To ensure a common understanding, artificial intelligence (AI) can be defined as the process of developing systems capable of performing complex tasks by learning and understanding languages, recognizing images, and resolving problems (SYDLE, 2022). AI also encompasses the ability to recognize patterns across different contexts, such as language, sound, and images.
This unique ability, similar to our human cognition, involves understanding a certain pattern, associating it with existing knowledge, and confirming the consistency of our knowledge base. It improves the uniformity of memory and allows predictions regarding the evolution or depreciation of a particular pattern (GARG & GOEL, 2021).
## AI definition, perspectives and uses
AI has been widely applied across various types of organizations, with the financial sector serving as a notable example. Figure 1 illustrates some examples of AI usage in this sector (adapted from BDE, 2019).

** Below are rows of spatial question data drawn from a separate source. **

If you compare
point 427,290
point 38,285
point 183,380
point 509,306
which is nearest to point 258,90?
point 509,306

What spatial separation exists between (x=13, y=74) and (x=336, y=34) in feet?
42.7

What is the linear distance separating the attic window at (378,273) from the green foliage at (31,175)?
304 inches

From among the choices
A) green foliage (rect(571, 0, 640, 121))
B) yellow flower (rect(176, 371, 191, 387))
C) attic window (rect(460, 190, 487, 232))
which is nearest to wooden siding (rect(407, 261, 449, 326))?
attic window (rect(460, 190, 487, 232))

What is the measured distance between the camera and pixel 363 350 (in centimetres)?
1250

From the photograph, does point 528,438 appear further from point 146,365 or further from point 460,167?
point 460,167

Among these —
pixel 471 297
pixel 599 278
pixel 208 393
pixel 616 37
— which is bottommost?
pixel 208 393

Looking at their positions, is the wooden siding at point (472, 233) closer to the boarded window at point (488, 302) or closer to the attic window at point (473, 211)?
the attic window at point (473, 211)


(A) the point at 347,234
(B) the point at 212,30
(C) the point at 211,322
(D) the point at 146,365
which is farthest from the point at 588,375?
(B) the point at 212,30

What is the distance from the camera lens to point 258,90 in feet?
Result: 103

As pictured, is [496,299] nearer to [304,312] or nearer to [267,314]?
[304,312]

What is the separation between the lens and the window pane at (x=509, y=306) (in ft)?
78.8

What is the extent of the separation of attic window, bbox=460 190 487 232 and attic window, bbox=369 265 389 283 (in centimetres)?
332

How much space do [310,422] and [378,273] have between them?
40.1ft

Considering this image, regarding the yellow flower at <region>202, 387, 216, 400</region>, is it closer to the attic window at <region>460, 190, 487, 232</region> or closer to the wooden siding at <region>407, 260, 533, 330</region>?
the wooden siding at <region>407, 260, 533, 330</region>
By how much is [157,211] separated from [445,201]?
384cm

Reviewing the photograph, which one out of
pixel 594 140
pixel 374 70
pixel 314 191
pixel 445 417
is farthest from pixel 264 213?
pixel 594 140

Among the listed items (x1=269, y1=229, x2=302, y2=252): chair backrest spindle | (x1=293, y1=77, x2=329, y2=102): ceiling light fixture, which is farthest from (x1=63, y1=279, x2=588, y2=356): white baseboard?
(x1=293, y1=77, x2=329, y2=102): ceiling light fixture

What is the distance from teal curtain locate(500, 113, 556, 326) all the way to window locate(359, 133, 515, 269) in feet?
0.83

Figure 1: Examples of Artificial Intelligence usage in the financial sector. Source: BDE, 2019 (adapted)
As depicted, AI allows for the distinction between its learning capacity and the objective of a single learning process, even if it is applicable and comprehensive.
Studies also highlight the significant use of AI in conjunction with Robotic Process Automation (RPA), which aims to automate routine processes. By incorporating learning processes into solutions, organizations can optimize efficiency and business processes, resulting in technological transformations and effective problem-solving approaches (DAVENPORT & RONANKI, 2018).
Over time, as learning processes evolve and data structures are applied by data scientists and machine learning developers, the results become increasingly impactful. Machine learning models (ML) play a crucial role in this advancement (DAVENPORT & RONANKI, 2018).
NASA provides an example of successful implementation, where routine process automation was employed in the accounts payable department to reduce costs. As a result of this intelligence-led project, the agency expanded the use of RPA in more complex applications. The key lesson learned was that implementing AI in routines does not need to be complex from the outset (DAVENPORT & RONANKI, 2018).
Moreover, AI applications extend beyond detecting financial risks. They offer opportunities for internal services and customer-oriented services in various sectors (BDE, 2019).
In conclusion, the described works highlight the potential of ML models to detect and address transactional inconsistencies, empowering companies' governance to make informed decisions. These decisions may include blocking suspicious operations to mitigate fraud risks (GARG & GOEL, 2021).
From a business perspective, AI is viewed as a key driver for future leadership, as indicated by Deloitte's research (2020). Figure 2 illustrates the belief in AI as a crucial element in future business leadership (adapted from DELOITTE, 2020).

Figure 2: Belief in AI as a key to future business leadership. Source: DELOITTE, 2020 (adapted)
## Conclusion
In conclusion, it is evident that AI will play a crucial role in future business leadership. However, its successful integration requires a strategic and consistent approach to Agile Governance. Organizations must thoroughly understand AI and its potential applications within their internal processes. Embracing AI as a native task for running business processes and facilitating growth in the global market will be essential for businesses in the coming years. It is no longer a turnkey solution but a fundamental element for sustainable success and competitiveness.